─── Data lines ───

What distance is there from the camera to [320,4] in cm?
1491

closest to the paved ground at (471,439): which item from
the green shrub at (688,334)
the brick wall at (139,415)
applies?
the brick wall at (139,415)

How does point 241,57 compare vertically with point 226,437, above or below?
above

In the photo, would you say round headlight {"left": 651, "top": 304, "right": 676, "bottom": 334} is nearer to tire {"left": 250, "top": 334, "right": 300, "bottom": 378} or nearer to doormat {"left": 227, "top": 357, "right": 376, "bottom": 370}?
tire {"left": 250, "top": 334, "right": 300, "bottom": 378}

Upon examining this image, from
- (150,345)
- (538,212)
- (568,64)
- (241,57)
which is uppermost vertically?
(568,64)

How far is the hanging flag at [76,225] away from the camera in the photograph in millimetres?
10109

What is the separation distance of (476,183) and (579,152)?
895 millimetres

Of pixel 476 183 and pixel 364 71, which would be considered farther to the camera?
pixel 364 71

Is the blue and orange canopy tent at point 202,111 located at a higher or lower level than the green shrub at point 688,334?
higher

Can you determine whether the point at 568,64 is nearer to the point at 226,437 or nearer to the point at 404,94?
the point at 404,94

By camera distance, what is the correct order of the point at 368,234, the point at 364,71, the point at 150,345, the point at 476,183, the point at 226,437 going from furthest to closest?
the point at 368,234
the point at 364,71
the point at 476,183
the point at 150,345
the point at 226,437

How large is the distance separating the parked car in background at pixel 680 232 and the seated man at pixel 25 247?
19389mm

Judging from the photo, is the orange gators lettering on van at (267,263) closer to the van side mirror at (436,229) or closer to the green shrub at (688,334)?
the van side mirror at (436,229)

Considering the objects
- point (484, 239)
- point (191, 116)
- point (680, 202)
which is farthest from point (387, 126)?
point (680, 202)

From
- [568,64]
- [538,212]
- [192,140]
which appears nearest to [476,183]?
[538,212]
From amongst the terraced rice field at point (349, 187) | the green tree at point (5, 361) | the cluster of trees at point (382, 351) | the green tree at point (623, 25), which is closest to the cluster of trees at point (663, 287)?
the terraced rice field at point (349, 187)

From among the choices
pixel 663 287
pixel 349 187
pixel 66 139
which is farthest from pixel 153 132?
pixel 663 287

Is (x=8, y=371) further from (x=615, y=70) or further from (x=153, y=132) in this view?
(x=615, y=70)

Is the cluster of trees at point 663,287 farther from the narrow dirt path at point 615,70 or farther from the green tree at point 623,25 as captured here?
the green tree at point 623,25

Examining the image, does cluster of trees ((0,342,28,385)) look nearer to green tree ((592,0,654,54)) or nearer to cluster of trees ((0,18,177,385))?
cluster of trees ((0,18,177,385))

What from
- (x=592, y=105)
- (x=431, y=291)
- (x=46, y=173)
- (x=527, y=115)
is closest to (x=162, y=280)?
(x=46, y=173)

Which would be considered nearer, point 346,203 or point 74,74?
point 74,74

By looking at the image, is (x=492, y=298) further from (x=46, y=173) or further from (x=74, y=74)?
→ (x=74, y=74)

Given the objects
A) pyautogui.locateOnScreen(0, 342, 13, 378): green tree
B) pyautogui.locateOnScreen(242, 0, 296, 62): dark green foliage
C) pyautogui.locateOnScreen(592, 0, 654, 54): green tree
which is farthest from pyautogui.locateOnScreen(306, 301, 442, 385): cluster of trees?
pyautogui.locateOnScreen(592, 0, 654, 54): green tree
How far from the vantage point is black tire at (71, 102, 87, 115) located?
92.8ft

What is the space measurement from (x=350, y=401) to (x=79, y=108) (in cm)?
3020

───

## [To be done]
Copy each entry exactly, with nothing added or dropped.

## [Complete answer]
What distance is there from the camera to [320,4] in cm?
1491

closest to the paved ground at (471,439): which item from
the green shrub at (688,334)
the brick wall at (139,415)
applies?
the brick wall at (139,415)

How does point 241,57 compare vertically with point 226,437, above or below?
above

In the photo, would you say round headlight {"left": 651, "top": 304, "right": 676, "bottom": 334} is nearer to tire {"left": 250, "top": 334, "right": 300, "bottom": 378} or nearer to doormat {"left": 227, "top": 357, "right": 376, "bottom": 370}?
tire {"left": 250, "top": 334, "right": 300, "bottom": 378}

Upon examining this image, from
- (150,345)
- (538,212)
- (568,64)
- (241,57)
which is uppermost vertically?
(568,64)

How far is the hanging flag at [76,225] away from the camera in the photograph in millimetres?
10109

What is the separation distance of (476,183) and (579,152)?
895 millimetres

Of pixel 476 183 and pixel 364 71, which would be considered farther to the camera?
pixel 364 71

Is the blue and orange canopy tent at point 202,111 located at a higher or lower level than the green shrub at point 688,334?
higher

Can you determine whether the point at 568,64 is nearer to the point at 226,437 or nearer to the point at 404,94?
the point at 404,94

By camera distance, what is the correct order of the point at 368,234, the point at 364,71, the point at 150,345, the point at 476,183, the point at 226,437 going from furthest to closest?
the point at 368,234
the point at 364,71
the point at 476,183
the point at 150,345
the point at 226,437

How large is the distance separating the parked car in background at pixel 680 232 and the seated man at pixel 25 247?
19389mm

Judging from the photo, is the orange gators lettering on van at (267,263) closer to the van side mirror at (436,229) or closer to the green shrub at (688,334)?
the van side mirror at (436,229)

Considering the objects
- point (484, 239)
- point (191, 116)
- point (680, 202)
which is farthest from point (387, 126)?
point (680, 202)

From
- [568,64]
- [538,212]
- [192,140]
which appears nearest to [476,183]?
[538,212]
From amongst the terraced rice field at point (349, 187) | the green tree at point (5, 361) | the cluster of trees at point (382, 351) | the green tree at point (623, 25), which is closest to the cluster of trees at point (663, 287)?
the terraced rice field at point (349, 187)

From among the choices
pixel 663 287
pixel 349 187
pixel 66 139
which is farthest from pixel 153 132?
pixel 663 287

Is (x=8, y=371) further from (x=615, y=70) or further from (x=153, y=132) in this view?
(x=615, y=70)

Is the cluster of trees at point 663,287 farther from the narrow dirt path at point 615,70 or farther from the green tree at point 623,25 as captured here?
the green tree at point 623,25

Examining the image, does cluster of trees ((0,342,28,385)) look nearer to green tree ((592,0,654,54)) or nearer to cluster of trees ((0,18,177,385))?
cluster of trees ((0,18,177,385))

What from
- (x=592, y=105)
- (x=431, y=291)
- (x=46, y=173)
- (x=527, y=115)
is closest to (x=162, y=280)?
(x=46, y=173)

Which would be considered nearer, point 346,203 or point 74,74?
point 74,74

By looking at the image, is (x=492, y=298) further from (x=46, y=173) or further from (x=74, y=74)?
→ (x=74, y=74)

Given the objects
A) pyautogui.locateOnScreen(0, 342, 13, 378): green tree
B) pyautogui.locateOnScreen(242, 0, 296, 62): dark green foliage
C) pyautogui.locateOnScreen(592, 0, 654, 54): green tree
which is farthest from pyautogui.locateOnScreen(306, 301, 442, 385): cluster of trees?
pyautogui.locateOnScreen(592, 0, 654, 54): green tree
How far from the vantage point is black tire at (71, 102, 87, 115) located?
92.8ft

What is the space measurement from (x=350, y=401) to (x=79, y=108) (in cm)?
3020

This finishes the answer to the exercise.